Lo curioso es que Liebling murió a tiempo, aunque, seguramente, él discreparía de esta afirmación. Por más que a él le pareciera que la cosa había caído mucho, visto desde las alturas del primer cuarto del siglo XXI, 1963 se antoja como un buen momento para hacer mutis, si era cosa de ahorrarse la implosión estética que vino después.
¿Qué habría pensado Liebling de la Nouvelle Cuisine? Se puede presumir que la habría considerado una buena solución a un problema complejo, que es el de dar de comer a gente que no come, por prescripción facultativa. Conste que, a mi modesto entender, la gastronomía no es el ámbito de la cultura al que le ha ido peor, ni mucho menos, pero sí me pregunto qué opinaría hoy Liebling del panorama, en París o en su mismo Nueva York. O Nestor Luján. O incluso mi admirado Jean-François Revel, que estuvo entre nosotros hasta hace no tanto (su Diario de Fin de Siglo contiene perlas gastronómicas). O, alejándonos más en el tiempo, Brillat-Savarin. Es muy probable que la alta restauración les pareciera difícilmente comprensible, siendo, como es, ya no tanto una forma superior de artesanía cuanto una rama del show-business. Y me refiero, incluso, a las propuestas serias. Estoy seguro de qué habrían hecho Liebling y otros comedores rigurosos con esos lugares “de moda” indescriptibles, todos muy parecidos, que son el 80% de los que abren y cierran en Londres, Madrid, Nueva York y, ay, París, sitios con música estridente y donde el personal les hace fotos a los platos: no ir, punto.
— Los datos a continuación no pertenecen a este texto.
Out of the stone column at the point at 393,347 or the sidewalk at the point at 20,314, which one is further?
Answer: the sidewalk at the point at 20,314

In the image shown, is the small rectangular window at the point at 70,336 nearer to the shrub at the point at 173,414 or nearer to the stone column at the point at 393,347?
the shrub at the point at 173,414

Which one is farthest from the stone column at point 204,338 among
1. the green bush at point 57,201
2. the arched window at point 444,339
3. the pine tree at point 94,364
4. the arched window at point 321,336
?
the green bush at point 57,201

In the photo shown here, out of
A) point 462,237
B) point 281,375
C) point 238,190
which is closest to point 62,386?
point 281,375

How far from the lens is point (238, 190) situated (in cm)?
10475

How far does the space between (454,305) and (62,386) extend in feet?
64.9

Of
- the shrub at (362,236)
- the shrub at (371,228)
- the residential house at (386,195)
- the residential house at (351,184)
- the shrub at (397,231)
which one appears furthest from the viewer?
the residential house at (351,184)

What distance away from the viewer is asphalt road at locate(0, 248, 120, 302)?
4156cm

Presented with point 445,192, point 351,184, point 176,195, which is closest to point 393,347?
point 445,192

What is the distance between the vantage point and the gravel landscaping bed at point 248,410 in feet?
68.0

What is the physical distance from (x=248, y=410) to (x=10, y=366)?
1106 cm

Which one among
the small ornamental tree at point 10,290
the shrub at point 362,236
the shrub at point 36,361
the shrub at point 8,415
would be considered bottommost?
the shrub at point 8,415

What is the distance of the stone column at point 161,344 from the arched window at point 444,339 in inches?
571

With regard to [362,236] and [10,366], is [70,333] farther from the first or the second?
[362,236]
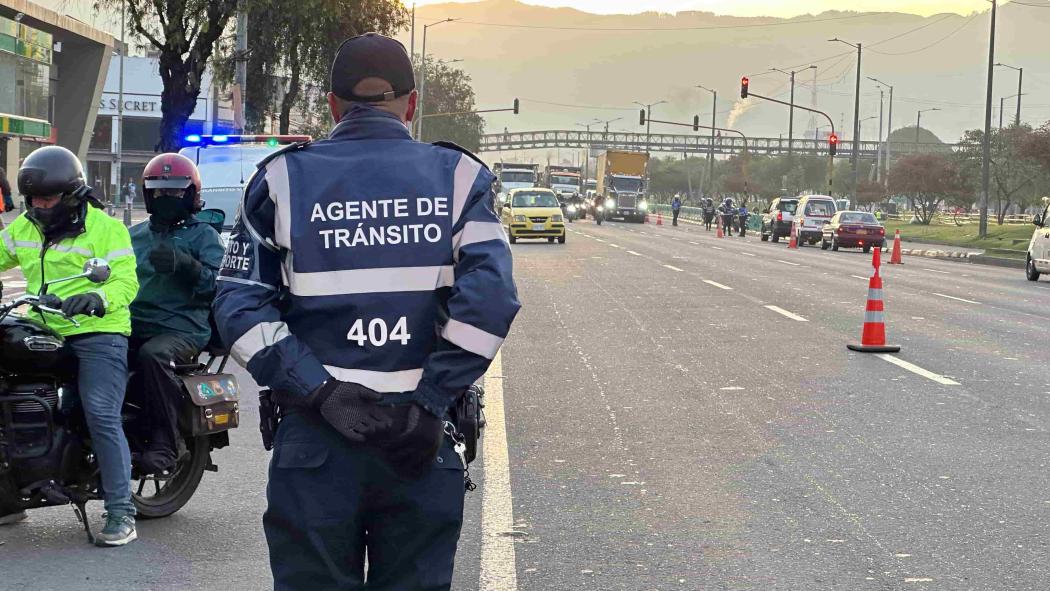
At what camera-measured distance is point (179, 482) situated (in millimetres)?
6930

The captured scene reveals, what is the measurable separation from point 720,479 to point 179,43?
68.4 feet

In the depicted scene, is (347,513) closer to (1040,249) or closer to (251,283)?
(251,283)

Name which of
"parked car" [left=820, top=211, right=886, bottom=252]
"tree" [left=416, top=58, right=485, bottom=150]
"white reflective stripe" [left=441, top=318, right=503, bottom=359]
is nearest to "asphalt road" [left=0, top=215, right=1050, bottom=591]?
"white reflective stripe" [left=441, top=318, right=503, bottom=359]

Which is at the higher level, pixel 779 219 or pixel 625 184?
pixel 625 184

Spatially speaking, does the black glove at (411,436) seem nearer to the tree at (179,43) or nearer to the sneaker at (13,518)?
the sneaker at (13,518)

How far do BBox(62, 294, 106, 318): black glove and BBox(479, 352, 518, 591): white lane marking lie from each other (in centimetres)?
192

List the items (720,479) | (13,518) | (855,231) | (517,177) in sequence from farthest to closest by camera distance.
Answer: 1. (517,177)
2. (855,231)
3. (720,479)
4. (13,518)

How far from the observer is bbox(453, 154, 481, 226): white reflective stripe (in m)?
3.60

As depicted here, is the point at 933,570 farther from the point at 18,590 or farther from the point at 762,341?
the point at 762,341

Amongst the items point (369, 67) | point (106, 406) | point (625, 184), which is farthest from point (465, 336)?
point (625, 184)

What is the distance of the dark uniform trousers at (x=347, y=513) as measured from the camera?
3.49m

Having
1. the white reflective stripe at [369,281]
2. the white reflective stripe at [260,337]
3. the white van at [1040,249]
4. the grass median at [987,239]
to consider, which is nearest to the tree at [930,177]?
the grass median at [987,239]

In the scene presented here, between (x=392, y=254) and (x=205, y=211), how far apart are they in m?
3.65

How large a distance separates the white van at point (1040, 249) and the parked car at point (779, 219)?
23818mm
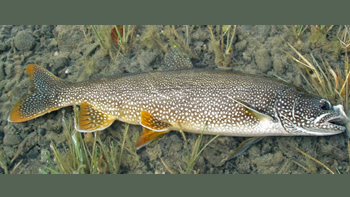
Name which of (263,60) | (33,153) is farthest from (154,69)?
(33,153)

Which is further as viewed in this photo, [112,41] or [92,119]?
[112,41]

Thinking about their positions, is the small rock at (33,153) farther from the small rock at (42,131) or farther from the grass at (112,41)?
the grass at (112,41)

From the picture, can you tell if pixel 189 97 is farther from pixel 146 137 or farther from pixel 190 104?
pixel 146 137

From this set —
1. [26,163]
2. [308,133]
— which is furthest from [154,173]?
[308,133]

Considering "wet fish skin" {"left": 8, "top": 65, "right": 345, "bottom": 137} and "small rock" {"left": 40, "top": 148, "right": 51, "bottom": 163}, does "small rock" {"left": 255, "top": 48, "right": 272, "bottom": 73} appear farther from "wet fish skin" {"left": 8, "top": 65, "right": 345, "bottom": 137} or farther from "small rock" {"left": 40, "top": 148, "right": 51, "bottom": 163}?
"small rock" {"left": 40, "top": 148, "right": 51, "bottom": 163}

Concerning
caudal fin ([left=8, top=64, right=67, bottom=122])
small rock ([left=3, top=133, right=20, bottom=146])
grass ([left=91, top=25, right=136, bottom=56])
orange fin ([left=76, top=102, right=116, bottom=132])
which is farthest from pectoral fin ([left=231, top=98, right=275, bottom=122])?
small rock ([left=3, top=133, right=20, bottom=146])

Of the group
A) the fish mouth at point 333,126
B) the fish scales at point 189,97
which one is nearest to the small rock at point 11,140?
the fish scales at point 189,97
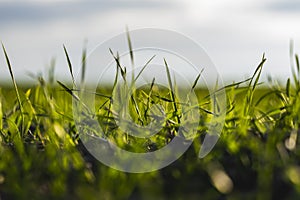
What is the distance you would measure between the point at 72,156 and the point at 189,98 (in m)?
0.64

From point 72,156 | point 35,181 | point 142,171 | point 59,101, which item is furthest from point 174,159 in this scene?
point 59,101

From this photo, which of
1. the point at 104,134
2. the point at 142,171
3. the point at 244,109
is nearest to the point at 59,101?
the point at 104,134

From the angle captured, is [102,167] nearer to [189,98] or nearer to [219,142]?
[219,142]

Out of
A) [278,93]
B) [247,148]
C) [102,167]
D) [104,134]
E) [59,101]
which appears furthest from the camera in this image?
[59,101]

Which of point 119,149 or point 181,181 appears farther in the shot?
point 119,149

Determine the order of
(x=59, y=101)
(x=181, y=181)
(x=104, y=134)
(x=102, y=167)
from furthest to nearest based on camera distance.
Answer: (x=59, y=101)
(x=104, y=134)
(x=102, y=167)
(x=181, y=181)

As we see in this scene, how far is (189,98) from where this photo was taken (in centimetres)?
215

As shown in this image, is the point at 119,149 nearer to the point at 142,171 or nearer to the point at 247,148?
the point at 142,171

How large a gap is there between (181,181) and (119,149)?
0.30 metres

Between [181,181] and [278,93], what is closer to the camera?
[181,181]

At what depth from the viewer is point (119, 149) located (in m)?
1.75

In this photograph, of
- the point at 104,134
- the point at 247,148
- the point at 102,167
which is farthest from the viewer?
the point at 104,134

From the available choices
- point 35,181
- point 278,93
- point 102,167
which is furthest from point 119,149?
point 278,93

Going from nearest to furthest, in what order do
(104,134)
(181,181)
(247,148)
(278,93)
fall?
(181,181), (247,148), (104,134), (278,93)
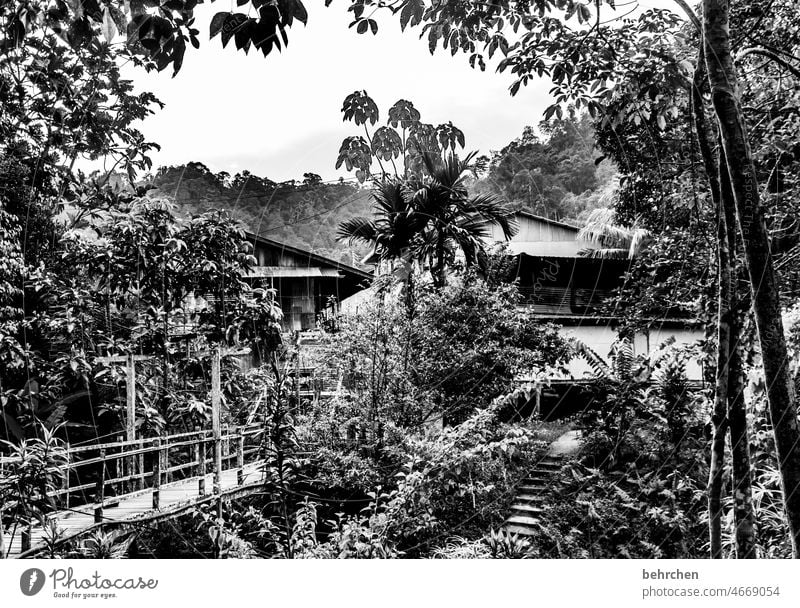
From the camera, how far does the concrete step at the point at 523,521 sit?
165 cm

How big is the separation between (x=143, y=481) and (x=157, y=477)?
0.05 m

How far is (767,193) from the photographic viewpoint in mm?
1578

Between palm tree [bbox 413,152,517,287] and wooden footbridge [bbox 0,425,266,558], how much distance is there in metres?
0.77

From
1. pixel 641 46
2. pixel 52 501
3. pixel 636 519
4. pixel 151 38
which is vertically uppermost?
pixel 641 46

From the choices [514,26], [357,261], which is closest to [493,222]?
[357,261]

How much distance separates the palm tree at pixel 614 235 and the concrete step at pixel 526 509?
0.79 m

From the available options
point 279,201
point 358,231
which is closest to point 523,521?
point 358,231

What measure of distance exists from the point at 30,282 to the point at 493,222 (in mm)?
1337

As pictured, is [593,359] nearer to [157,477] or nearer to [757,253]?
[757,253]

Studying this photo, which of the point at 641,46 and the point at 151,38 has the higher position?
the point at 641,46

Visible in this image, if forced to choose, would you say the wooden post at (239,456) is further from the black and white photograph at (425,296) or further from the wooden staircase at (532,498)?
the wooden staircase at (532,498)

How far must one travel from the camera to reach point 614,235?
1.62 m

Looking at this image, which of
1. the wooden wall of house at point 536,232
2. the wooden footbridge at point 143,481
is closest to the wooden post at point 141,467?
the wooden footbridge at point 143,481
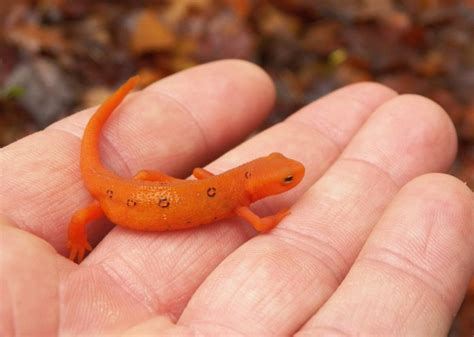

La restauración como en los tiempos de Liebling es hoy, imposible. La restauración Segundo Imperio, que es la que Liebling evocaba, más imposible todavía. Pero la cuestión, de nuevo, no es tanto comer bien ─que esto, ahora en serio, se sigue haciendo, pero de otro modo─ cuanto aprender a hacerlo. ¿Dónde se hace eso ahora? Igual que para introducirse en la ópera hace falta Verdi y hace falta Mozart, que nunca se programan lo suficiente, los buenos profesionales de la cocina y de la sala tienen que aprender su oficio y sus clientes tienen que aprender a disfrutar de cada producto en su momento, probar recetas clásicas y proveerse de esa educación del gusto que es la herramienta esencial para disfrutar de esa manifestación cultural suprema que es la tradición culinaria europea, dicho sea sin merma del respeto debido a todas las demás. ¿Dónde? Sitios hay. Ya no se encuentran, como en la época de Liebling, varios en cada calle del Barrio Latino, pero hay.